I stood up and moved down the hallway, to my bedroom. My bag was in the doorway, and I picked it up and tossed it into the corner so that Tawny wouldn't tread on it. I could hear him talking to Brie – "Something's up with Lex's brother" – before he slipped into my room and closed the door. I flicked the lock, meeting his gaze.

"Talk to me," Tawny said quietly. "Why the hell did you call Zack?"

"I'm leaving New York City tomorrow," I said slowly, not taking my eyes away from his gaze. He looked almost … almost hurt. "I'm leaving and Zack's picking me up. He needs help with Tinga – I think I'm going to stay with her for awhile."

"Why did you call Zack?" Tawny blurted out and I looked away. "Lex, not because…"

"I think it's better if I get away for awhile, considering everything."

"Zack could use this to split us up for good." Tawny's hand rested on my shoulder and I tensed up.

"I don't think he'd do that," I replied softly. "I trust Zack. When it's safe, he'll let put us back together."

"When it's safe? This is Zack we're talking about, Lexy! It will never be safe enough to get back together, according to Zack. Odds are we're never going to see Jondy or Max or Zane, Lex, if we stick to Zack's rules." Tawny looked at me with a sense of desperation.

"Zack's always bailed me out, Tawny. I can rely on him. And if I play the game by his rules for awhile, maybe it'll work out to my advantage," I walked over to the window and stared down at the street.

"That's manipulative," Tawny shot back. "Why the hell are you doing this? Because of Brie? Lex, I can't just sit around waiting for you."

"And I'm giving you the space so you don't have to sit around.
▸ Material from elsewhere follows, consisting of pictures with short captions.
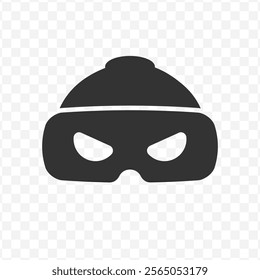 Vector illustration of thief icon in dark color and transparent background(PNG).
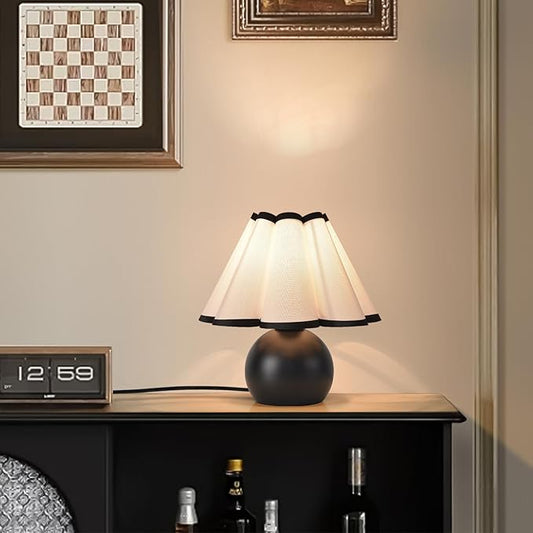 Matte Black Small Bedside Mini Table Lamp for Bedroom, Cute Bedroom Lamps for Nightstand, Cute Mini Table Lamps for Small Spaces with Scalloped Shade for Kitchen Counter, Bookshelf, Kids Dorm, Office - Bloomnest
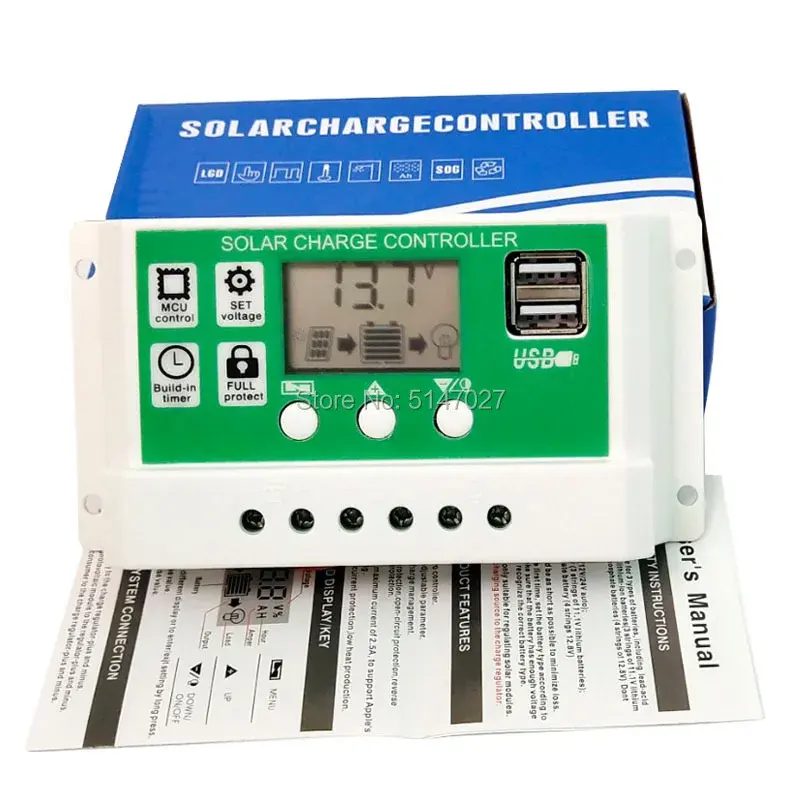 10a pwm בבקר טעינה אוטומטי חכם 12v 24v chargeflow auto-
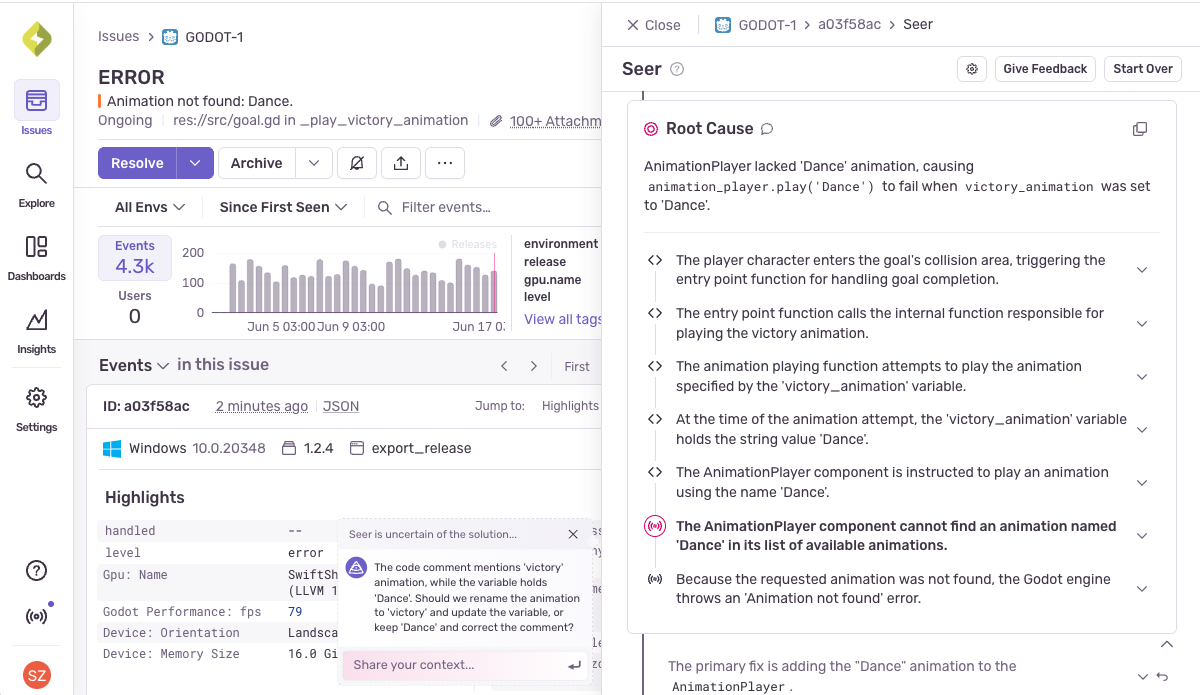 Go from issues to code fixes automatically with AI debugging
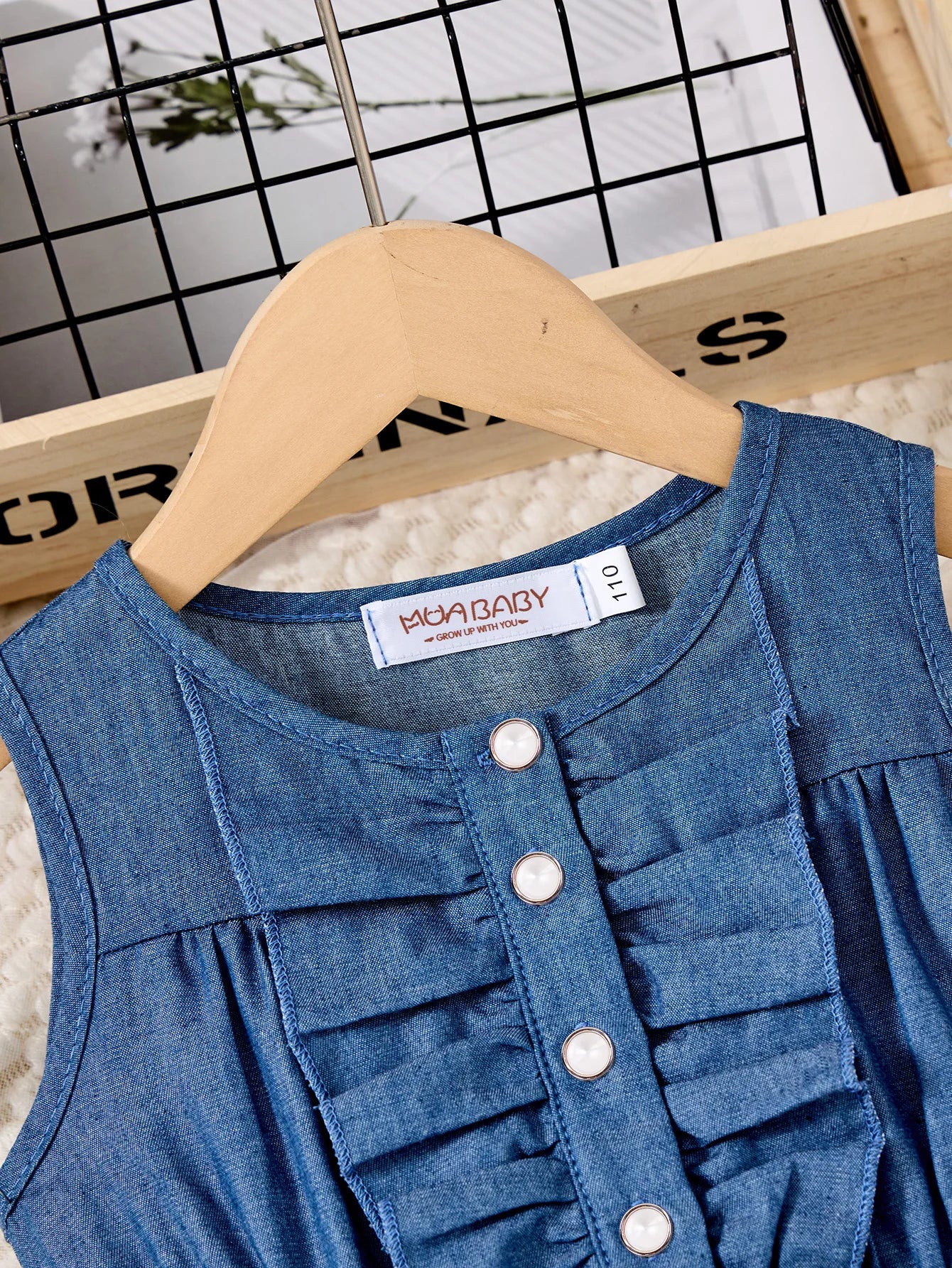 Girls Casual Dresses Denim Print Button Bow Ruffled sleeves Floral Tulle Cute Princess Formal Dresses Children Casual Dresses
But I don't have to stay and watch," I turned around to face him and crossed my arms over my chest.

"Lexy, you aren't listening to me - You could never see me again. This could be Zack splitting us up for good," Tawny grabbed me by my shoulders and gently shook me.

"Look, maybe if this was just about you and me…"

"There isn't a you and me - Brie's a nice girl, you'd really like her. I want you to like her."

"Right. If this was about you and about me and Brie, maybe I'd call Zack back and tell him I change my mind. But he said Tinga needs help, and I can help her, Tawny."

"What about me?"

"You've got Brie. Plus two X5s in one place is dangerous. Three X5s in one place is a walking target."

"Moving target."

"Yeah. So…"

"So, you're going to go?"

"For Tinga."

"No because of Brie."

"Only a little bit because of her, I promise." I offered Tawny a thin smile, and he just stared at me, disappointment etched over his face. And then he stepped forward, wrapping his arms around me, and pressing his lips to mine. I wound my arms around his neck and deepened the kiss before we both pulled away at the same time.

"We'll see each other again," Tawny said, his eyes dark. "We will."

I nodded and looked back out over the city. "Your girlfriend is waiting for you, Tawny," I said softly.

He'd already left the room, closing the door behind him.